— ページ本文 —
──────────

2014/08/29

法線ベクトルの求め方と応用

分野: 座標,ベクトル  レベル: 最難関大学

法線ベクトルを求める公式:
$f(x,y)=0$ で表される曲線の$(x, y)$ における法線ベクトルの1つは$(f_x, f_y)$ である。
ただし,$f_x=\dfrac{\partial f}{\partial x}$ は $x$ に関する偏微分。 $f_y$ も同様。

法線ベクトルとは接線に垂直なベクトルのことです。法線ベクトルを求める非常に一般的な公式です。

偏微分について

「偏微分」という名前と記号を見て一瞬ひるんでしまいがちですが,意味は単純です。多変数関数を特定の変数に関して微分したものを偏微分を呼ぶだけです。 $f_x$ と書いたり $\dfrac{\partial f}{\partial x}$ と書いたりします。

$f(x,y)=x^2+y^3+y+2$
$x$ に関する偏微分は $f_x=2x$
$y$ に関する偏微分は $f_y=3y^2+1$

法線ベクトルを具体例で求める

とりあえず公式を使ってみましょう。

$x^2+y^2=1$ の$(1,0)$ における法線ベクトルを求めよ

図を書けば答えはすぐに分かりますが公式を使ってみます。
$f_x=2x, f_y=2y$ より$(1,0)$ における偏微分の値たちは$(2,0)$ となる。よって$(2,0)$ が法線ベクトルの $1$ つ。

単純な例でしたが,どんなに複雑な形の関数でも, $f(x,y)=0$ の形に直して各変数で微分してその点の座標を代入することで法線ベクトルが簡単に求まるのです!

法線ベクトルの公式の応用

法線ベクトルに関する知識は大学入試でもしばしば役に立ちます。例えば,法線ベクトルが分かれば接線の方程式が分かります。

ここでは上記の公式の応用例として
円 $C$:$(x-a)^2+(y-b)^2=r^2$ 上の点 $A(x_0,y_0)$ における接線の方程式をエレガントに導出します。

$C$ の $A$ における法線ベクトルは上記の公式を用いて
$(2(x_0-a),2(y_0-b))$ と分かる。

──────────

— データ行 —
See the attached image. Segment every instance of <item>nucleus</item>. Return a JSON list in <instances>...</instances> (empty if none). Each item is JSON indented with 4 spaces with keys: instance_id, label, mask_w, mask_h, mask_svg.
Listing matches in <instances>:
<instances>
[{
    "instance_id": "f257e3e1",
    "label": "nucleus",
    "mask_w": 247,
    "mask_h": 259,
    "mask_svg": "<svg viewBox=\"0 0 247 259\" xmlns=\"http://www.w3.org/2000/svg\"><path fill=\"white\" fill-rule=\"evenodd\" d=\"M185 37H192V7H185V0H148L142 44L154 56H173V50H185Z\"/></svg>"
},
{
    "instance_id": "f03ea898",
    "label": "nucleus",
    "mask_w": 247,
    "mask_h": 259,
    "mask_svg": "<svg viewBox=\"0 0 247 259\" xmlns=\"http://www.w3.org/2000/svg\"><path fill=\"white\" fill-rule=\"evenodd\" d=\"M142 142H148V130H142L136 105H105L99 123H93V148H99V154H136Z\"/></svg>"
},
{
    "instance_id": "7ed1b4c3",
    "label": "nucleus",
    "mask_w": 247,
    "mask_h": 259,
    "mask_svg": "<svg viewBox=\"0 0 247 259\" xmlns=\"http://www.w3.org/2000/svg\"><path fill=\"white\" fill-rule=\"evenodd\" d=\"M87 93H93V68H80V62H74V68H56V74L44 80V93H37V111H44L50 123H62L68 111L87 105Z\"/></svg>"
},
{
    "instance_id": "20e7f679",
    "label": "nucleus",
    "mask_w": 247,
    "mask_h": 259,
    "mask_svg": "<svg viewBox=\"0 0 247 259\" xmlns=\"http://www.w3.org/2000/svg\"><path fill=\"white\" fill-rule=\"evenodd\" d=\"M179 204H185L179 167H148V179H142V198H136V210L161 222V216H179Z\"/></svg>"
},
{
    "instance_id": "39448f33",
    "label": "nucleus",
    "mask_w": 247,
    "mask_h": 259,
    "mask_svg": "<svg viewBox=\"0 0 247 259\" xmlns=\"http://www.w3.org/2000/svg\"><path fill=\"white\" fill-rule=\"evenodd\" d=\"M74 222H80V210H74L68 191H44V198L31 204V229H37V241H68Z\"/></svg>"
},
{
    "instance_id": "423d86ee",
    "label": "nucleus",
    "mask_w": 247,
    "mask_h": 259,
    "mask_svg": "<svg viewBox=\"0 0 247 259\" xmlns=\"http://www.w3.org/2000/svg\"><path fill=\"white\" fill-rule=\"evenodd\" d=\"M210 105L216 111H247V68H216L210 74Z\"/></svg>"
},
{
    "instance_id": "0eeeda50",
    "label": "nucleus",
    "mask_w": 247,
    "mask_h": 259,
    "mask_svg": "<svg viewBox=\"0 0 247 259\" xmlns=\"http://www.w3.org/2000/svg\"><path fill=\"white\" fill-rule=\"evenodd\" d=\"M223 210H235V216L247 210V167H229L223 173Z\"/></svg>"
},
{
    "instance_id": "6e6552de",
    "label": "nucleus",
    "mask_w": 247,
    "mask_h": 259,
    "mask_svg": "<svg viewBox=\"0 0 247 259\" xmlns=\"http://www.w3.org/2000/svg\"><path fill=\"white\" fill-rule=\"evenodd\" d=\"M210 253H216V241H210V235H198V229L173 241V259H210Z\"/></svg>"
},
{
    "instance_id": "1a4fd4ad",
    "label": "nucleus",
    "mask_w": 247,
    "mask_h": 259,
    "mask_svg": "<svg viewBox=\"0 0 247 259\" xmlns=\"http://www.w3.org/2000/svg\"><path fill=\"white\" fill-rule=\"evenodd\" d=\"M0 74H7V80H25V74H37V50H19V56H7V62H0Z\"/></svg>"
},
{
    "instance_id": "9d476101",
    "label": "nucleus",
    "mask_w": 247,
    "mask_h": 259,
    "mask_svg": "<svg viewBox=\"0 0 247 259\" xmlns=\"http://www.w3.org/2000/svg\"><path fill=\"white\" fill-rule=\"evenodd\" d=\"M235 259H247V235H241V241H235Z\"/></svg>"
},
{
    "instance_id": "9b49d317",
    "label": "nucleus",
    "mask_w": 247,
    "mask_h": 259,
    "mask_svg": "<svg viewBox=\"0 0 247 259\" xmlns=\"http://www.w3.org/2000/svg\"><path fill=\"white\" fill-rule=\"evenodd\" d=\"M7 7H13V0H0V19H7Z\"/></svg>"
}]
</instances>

──────────

— 課題 —
法線ベクトルの解説のうち、「とりあえず公式を使ってみましょう。」から始まり「が法線ベクトルの $1$ つ。」まで続く部分を、一字も変えずに書き出してください。

— 解答 —
とりあえず公式を使ってみましょう。

$x^2+y^2=1$ の$(1,0)$ における法線ベクトルを求めよ

図を書けば答えはすぐに分かりますが公式を使ってみます。
$f_x=2x, f_y=2y$ より$(1,0)$ における偏微分の値たちは$(2,0)$ となる。よって$(2,0)$ が法線ベクトルの $1$ つ。